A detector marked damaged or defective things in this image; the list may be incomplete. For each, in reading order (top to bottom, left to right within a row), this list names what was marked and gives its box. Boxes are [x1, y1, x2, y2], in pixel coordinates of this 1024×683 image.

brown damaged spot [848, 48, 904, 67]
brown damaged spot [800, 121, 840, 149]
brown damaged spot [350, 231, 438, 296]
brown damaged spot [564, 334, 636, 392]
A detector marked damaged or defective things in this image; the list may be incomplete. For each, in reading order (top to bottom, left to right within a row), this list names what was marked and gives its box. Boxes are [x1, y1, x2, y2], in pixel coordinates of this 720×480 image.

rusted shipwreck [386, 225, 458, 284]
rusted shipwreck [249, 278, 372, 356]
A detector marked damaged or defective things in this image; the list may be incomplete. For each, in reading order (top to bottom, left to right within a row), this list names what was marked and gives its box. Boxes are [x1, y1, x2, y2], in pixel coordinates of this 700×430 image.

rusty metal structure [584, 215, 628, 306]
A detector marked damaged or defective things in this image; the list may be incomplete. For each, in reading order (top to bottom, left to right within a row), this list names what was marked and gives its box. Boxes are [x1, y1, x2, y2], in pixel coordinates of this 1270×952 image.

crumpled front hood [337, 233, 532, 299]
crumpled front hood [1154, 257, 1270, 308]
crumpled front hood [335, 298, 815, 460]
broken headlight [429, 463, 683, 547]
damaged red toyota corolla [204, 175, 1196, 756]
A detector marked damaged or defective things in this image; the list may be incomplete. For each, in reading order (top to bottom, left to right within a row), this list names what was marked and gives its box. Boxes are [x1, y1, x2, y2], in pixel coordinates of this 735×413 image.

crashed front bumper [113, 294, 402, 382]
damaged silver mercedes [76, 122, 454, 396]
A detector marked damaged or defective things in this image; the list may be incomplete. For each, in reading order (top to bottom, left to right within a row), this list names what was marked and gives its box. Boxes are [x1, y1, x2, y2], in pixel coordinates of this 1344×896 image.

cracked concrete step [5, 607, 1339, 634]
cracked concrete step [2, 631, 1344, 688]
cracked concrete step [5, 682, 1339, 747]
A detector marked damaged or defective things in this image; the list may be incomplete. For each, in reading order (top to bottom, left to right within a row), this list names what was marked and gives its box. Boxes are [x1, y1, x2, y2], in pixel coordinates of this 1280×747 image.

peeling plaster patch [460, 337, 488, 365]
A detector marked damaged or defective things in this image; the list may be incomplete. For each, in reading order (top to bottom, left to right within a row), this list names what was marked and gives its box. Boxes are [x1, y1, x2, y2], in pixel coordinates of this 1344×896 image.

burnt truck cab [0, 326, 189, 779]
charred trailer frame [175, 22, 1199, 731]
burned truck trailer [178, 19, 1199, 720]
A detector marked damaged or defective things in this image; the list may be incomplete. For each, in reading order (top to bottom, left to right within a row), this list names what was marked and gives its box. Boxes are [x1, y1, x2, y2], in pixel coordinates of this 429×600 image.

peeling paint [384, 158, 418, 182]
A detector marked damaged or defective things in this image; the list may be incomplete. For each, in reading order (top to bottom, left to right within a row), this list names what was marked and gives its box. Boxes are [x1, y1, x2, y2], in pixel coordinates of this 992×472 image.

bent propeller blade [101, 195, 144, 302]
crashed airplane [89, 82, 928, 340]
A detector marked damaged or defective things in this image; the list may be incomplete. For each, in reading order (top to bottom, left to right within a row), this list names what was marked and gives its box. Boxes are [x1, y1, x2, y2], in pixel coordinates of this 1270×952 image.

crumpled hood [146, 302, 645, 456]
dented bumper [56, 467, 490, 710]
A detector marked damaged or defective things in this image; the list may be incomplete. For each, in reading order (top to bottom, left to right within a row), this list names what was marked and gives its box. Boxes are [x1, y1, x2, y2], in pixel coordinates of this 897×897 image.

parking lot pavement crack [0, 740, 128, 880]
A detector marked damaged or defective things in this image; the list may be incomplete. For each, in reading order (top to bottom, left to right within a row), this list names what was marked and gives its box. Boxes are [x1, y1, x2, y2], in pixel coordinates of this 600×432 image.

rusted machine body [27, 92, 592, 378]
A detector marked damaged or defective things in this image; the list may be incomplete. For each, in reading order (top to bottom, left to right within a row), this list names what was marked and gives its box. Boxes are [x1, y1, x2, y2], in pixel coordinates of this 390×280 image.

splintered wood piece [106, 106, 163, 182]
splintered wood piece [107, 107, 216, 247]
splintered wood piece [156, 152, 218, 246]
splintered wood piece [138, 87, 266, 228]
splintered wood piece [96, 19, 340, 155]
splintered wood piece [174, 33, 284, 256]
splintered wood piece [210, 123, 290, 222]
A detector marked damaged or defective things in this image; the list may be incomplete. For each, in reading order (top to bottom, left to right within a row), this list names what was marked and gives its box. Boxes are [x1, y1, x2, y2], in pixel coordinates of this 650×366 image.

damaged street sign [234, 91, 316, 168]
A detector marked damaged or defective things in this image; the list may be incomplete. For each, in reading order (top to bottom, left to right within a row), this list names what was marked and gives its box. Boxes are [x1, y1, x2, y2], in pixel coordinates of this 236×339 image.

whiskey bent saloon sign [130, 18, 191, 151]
_ _ _
● What is required: Quote the listing above verbatim from the line with "this 390×280 image." up to and including the line with "splintered wood piece [210, 123, 290, 222]".

● Task result:
A detector marked damaged or defective things in this image; the list may be incomplete. For each, in reading order (top to bottom, left to right within a row), this list names what was marked and gives its box. Boxes are [x1, y1, x2, y2], in pixel coordinates of this 390×280 image.

splintered wood piece [106, 106, 163, 182]
splintered wood piece [107, 107, 216, 247]
splintered wood piece [156, 152, 218, 246]
splintered wood piece [138, 87, 266, 228]
splintered wood piece [96, 19, 340, 155]
splintered wood piece [174, 33, 284, 256]
splintered wood piece [210, 123, 290, 222]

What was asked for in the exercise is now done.